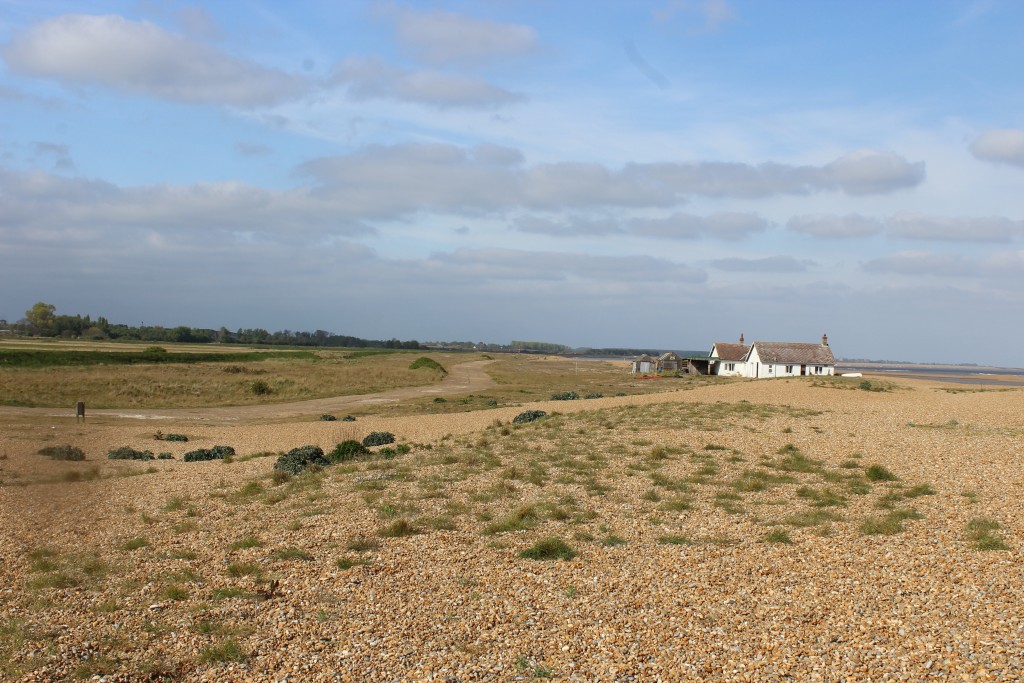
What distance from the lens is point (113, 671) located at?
7.57m

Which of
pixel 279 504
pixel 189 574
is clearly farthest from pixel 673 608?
pixel 279 504

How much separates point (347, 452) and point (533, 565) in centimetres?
1229

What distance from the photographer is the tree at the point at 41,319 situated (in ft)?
568

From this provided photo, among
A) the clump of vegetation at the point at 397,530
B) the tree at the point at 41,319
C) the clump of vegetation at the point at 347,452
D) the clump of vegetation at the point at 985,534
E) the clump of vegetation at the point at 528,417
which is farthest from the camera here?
the tree at the point at 41,319

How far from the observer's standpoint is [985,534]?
1111 centimetres

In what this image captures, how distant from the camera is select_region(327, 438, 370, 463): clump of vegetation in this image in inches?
843

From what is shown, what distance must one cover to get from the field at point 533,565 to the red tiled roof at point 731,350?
203ft

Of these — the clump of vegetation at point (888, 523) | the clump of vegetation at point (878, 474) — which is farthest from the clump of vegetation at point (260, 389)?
the clump of vegetation at point (888, 523)

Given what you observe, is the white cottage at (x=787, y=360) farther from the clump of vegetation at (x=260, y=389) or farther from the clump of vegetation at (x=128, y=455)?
the clump of vegetation at (x=128, y=455)

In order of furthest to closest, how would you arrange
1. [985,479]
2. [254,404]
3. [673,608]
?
[254,404] < [985,479] < [673,608]

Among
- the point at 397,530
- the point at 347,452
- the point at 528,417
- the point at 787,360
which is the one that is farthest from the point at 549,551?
the point at 787,360

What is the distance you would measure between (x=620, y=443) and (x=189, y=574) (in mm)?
13802

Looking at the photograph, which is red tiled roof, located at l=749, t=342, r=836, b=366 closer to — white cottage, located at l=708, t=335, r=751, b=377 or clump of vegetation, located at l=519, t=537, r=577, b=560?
white cottage, located at l=708, t=335, r=751, b=377

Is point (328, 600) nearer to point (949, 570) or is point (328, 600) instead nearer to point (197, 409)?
point (949, 570)
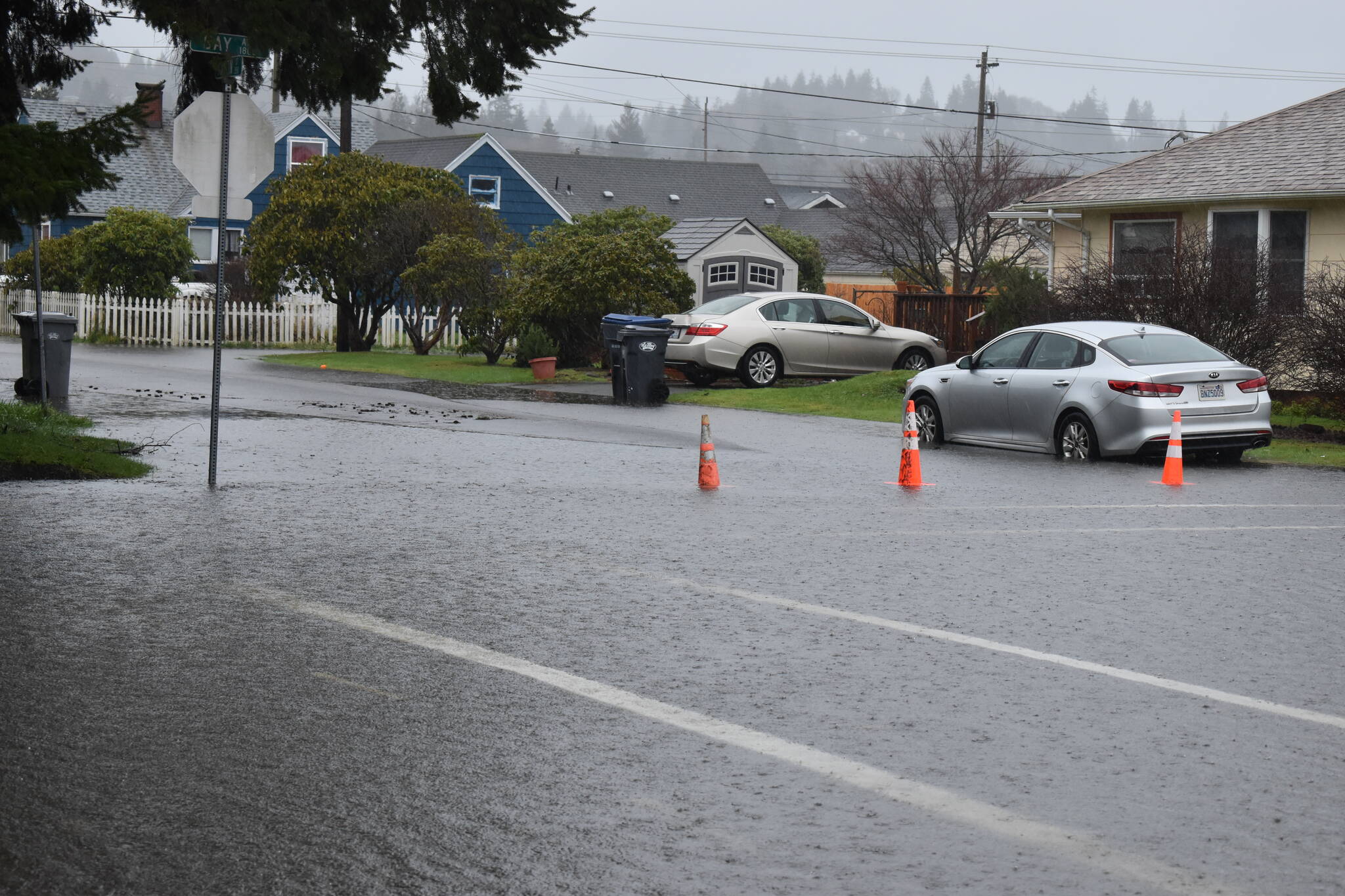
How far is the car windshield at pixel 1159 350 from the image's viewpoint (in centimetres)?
1703

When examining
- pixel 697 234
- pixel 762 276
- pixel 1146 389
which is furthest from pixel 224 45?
pixel 762 276

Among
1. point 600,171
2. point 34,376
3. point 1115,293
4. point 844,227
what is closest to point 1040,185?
point 844,227

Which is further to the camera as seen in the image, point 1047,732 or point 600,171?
point 600,171

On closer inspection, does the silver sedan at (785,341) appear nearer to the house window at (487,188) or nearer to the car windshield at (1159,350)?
the car windshield at (1159,350)

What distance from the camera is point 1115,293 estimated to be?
23156 mm

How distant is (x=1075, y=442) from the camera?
17141 mm

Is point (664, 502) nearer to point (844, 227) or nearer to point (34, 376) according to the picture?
point (34, 376)

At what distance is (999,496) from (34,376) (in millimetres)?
13390

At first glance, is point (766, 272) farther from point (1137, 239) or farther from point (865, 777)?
point (865, 777)

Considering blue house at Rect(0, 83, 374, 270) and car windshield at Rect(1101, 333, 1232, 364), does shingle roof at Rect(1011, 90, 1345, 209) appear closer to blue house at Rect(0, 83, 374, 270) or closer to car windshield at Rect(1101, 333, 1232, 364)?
car windshield at Rect(1101, 333, 1232, 364)

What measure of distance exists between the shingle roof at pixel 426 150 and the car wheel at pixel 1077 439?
3891 cm

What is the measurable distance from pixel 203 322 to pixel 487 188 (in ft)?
56.0

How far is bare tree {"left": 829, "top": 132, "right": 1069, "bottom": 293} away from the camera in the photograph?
184 ft

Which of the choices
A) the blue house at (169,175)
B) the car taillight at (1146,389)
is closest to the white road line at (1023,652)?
the car taillight at (1146,389)
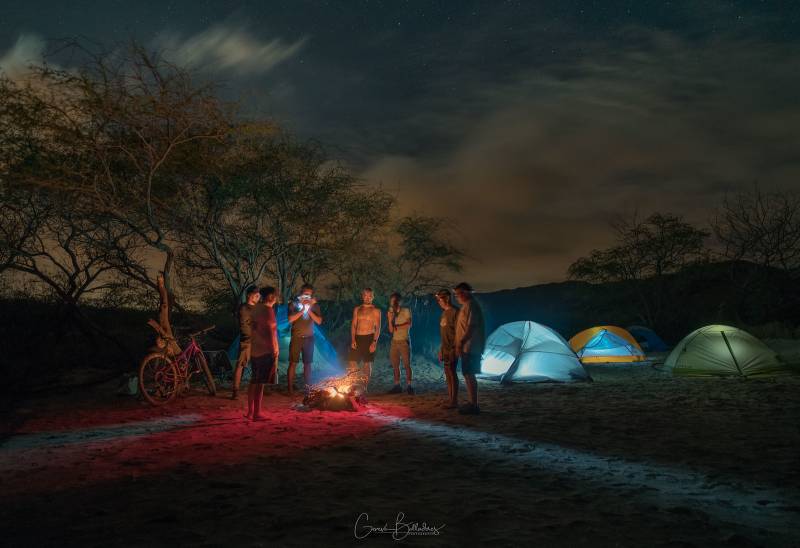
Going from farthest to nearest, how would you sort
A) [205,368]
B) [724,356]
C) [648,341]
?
[648,341], [724,356], [205,368]

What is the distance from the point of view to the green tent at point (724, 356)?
11.9 meters

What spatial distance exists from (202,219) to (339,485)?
12.3 meters

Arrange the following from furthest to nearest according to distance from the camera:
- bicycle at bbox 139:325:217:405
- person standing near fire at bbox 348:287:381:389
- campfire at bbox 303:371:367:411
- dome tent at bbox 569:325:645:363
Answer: dome tent at bbox 569:325:645:363, person standing near fire at bbox 348:287:381:389, bicycle at bbox 139:325:217:405, campfire at bbox 303:371:367:411

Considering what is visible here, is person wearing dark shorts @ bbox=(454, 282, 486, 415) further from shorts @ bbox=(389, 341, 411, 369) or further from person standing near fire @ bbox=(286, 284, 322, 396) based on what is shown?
person standing near fire @ bbox=(286, 284, 322, 396)

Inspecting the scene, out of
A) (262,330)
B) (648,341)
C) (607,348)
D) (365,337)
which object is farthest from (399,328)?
(648,341)

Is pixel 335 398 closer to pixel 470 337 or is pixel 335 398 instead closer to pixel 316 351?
pixel 470 337

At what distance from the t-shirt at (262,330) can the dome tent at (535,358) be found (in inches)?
250

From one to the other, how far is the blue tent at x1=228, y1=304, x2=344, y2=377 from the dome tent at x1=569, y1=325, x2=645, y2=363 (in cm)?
845

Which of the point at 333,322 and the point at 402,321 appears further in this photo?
the point at 333,322

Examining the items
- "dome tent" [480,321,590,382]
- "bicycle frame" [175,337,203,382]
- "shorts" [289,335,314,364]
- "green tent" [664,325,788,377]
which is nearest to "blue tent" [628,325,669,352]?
"green tent" [664,325,788,377]

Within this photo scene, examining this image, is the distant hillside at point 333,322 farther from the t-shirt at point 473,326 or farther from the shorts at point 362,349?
the t-shirt at point 473,326

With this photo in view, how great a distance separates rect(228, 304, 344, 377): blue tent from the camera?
1322 cm

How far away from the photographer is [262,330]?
23.5 feet

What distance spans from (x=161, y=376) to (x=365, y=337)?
3.58m
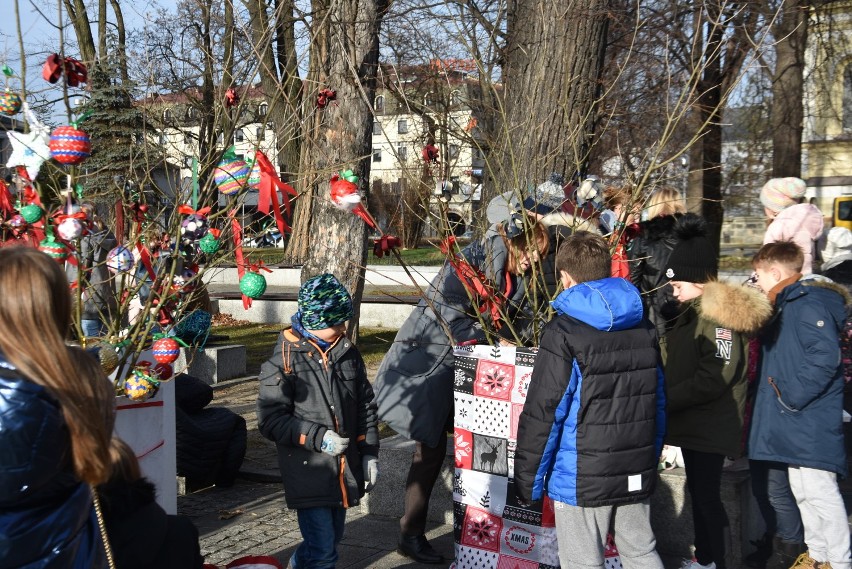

• • • • •

Task instructions —
Please put the listing above into a JSON list of strings, one string per line, from its first line through the line with "1111 centimetres", skipping blank lines and leaving out the pictures.

Solution for this task —
[
  "What distance from the lens is point (113, 671) located at?",
  "7.57m",
  "Which of",
  "pixel 279 504",
  "pixel 189 574",
  "is clearly farthest from pixel 673 608?",
  "pixel 279 504",
  "How much separates point (347, 452) and point (533, 565) in centimetres?",
  "1229",
  "What distance from the photographer is the tree at the point at 41,319 situated (in ft)?",
  "568",
  "From this provided photo, among",
  "A) the clump of vegetation at the point at 397,530",
  "B) the tree at the point at 41,319",
  "C) the clump of vegetation at the point at 347,452",
  "D) the clump of vegetation at the point at 985,534",
  "E) the clump of vegetation at the point at 528,417",
  "which is farthest from the camera here?",
  "the tree at the point at 41,319",
  "How far from the observer's standpoint is [985,534]?",
  "1111 centimetres"
]